- _Stated goal_
Change "fantasy" to "tabletop" in the adventure module text, and write out the stretch from "Dungeons & Dragons adventure" through "fantasy role-playing game." with that edit.

- _Text shown_
^^^^^^^^
The Eternal Boundary
- Rules required: Advanced Dungeons & Dragons 2nd edition
- Character levels: 1 - 3
- Campaign setting: Planescape
- Authors: L. Richard Baker III
- First published: 1994

= The Eternal Boundary =

Dungeons & Dragons adventure module

The Eternal Boundary is an adventure module for the 2nd edition of the Advanced Dungeons & Dragons fantasy role-playing game.

==Plot summary==
The Eternal Boundary, the first adventure for the Planescape setting, focuses on a few key areas of Sigil. The player characters are hired to locate a madman who holds the key to a portal, and explore the slums of the Hive, meet the Bleak Cabal at the Gatehouse, and parley with undead in the vaults of the Mortuary. A fiery climax in another plane provides clues to a conspiracy.

==Publication history==
The Eternal Boundary was written by L. Richard Baker III, and published by TSR, Inc.
^^^^^^^^
[Spatial relation data]
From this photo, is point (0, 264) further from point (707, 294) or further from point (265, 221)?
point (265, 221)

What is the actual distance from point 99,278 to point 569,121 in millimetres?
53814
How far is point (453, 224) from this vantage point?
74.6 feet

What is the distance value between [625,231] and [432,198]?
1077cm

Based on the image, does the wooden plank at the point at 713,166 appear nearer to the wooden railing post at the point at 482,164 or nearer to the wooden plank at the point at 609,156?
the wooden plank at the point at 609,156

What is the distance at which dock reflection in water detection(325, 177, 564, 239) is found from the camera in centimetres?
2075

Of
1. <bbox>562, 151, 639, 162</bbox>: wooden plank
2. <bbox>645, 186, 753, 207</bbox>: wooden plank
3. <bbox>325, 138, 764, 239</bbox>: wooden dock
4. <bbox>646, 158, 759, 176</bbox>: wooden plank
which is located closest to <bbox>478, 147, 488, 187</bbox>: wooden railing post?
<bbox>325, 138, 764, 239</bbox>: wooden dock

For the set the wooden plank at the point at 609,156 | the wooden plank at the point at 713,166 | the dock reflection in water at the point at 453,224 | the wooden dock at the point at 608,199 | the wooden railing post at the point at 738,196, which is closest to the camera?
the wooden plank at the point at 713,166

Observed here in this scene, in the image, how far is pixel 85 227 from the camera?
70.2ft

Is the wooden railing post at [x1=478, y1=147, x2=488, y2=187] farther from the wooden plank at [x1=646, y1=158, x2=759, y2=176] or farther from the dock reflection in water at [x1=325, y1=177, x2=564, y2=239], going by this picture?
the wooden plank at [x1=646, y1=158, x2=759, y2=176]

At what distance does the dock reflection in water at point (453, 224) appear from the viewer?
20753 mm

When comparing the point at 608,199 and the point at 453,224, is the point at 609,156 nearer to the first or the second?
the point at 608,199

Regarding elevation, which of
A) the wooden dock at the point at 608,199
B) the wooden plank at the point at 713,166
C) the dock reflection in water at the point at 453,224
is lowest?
^^^^^^^^
- _Response_
Dungeons & Dragons adventure module

The Eternal Boundary is an adventure module for the 2nd edition of the Advanced Dungeons & Dragons tabletop role-playing game.